Die verfügbaren Zahlen sind nicht ganz frisch, zeigen aber einen Trend: Im Jahre 2011 gab es bundesweit 1673 Häuser, die entweder ganz auf Kurzzeit-Pflege spezialisiert waren oder wenigstens über einige Plätze verfügten. Im Jahre 2017 waren es nur noch 1205. Bei den Häusern mit eingestreuten Plätzen ist der Rückgang besonders signifikant: von 1093 in 2015 auf nur noch 764 in 2017. Vor dem Hintergrund der demografischen Entwicklung und der steigenden Zahl Pflegebedürftiger wird sich die Situation weiter verschärfen. Zwischen den Bundesländern gibt es große Unterschiede, und Baden-Württemberg steht vergleichsweise noch am besten da. 2017 gab es im Südwesten 248 Einrichtungen mit Kurzzeit-Pflege. Das ist deutschlandweit die höchste Zahl. Bayern zum Beispiel hatte nur 36.

Wesentlich höherer Verwaltungsaufwand

Obwohl also diese Form der Pflege für die Angehörigen eine hohe Entlastungsfunktion hat und durch sie volkswirtschaftlich gesehen erhebliche Kosten gespart werden können, weil die Betroffenen länger im häuslichen Umfeld bleiben können, mangelt es an Angeboten. Die Gründe dafür sind bekannt: Im Vergleich zur stationären Pflege gibt es oft aufgrund der Situation der Betroffenen einen höheren Pflegeaufwand. Aufgrund der häufigen Fluktuation ist der Verwaltungs- und Organisationsbedarf für die Anbieter höher und die schwankende Auslastung erschwert die Planung. Die Anbieter machen geltend, dass die bestehenden Vergütungsregeln den Mehrbedarf nicht abdecken.

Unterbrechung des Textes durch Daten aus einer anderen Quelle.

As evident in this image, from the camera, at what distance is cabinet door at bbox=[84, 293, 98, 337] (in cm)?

Noch in dieser Wahlperiode soll sich etwas ändern

Hier setzt der Antrag der Koalition an, den die Bundestagsabgeordneten Lothar Riebsamen (CDU, Wahlkreis Bodensee) und Heike Baehrens (SPD, Göppingen) erarbeitet haben. Sie fordern die Bundesregierung auf, eine Reform vorzulegen, die diese Sonderfaktoren berücksichtigt und „eine auskömmliche Vergütung sicherstellt“. Auf die Länder soll zudem hingewirkt werden, damit diese ihrem gesetzlichen Auftrag nachkommen, den Ausbau der Angebote für Kurzzeit-Pflege stärker zu fördern. Die Autoren des Antrags rechnen damit, dass das Ministerium von Bundesgesundheitsminister Jens Spahn noch in dieser Legislaturperiode tatsächlich Maßnahmen vorlegen wird, um die Ankündigungen im Koalitionsvertrag umzusetzen.

In Baden-Württemberg hatte sich bereits im November 2018 ein „Aktionsbündnis Kurzzeit-Pflege“ unter Führung des Landesgesundheitsministeriums gegründet. Das Land unterstützt den Ausbau solitärer Kurzzeit-Pflegeeinrichtungen mit einem Sonderförderprogramm in Höhe von 7,6 Millionen Euro.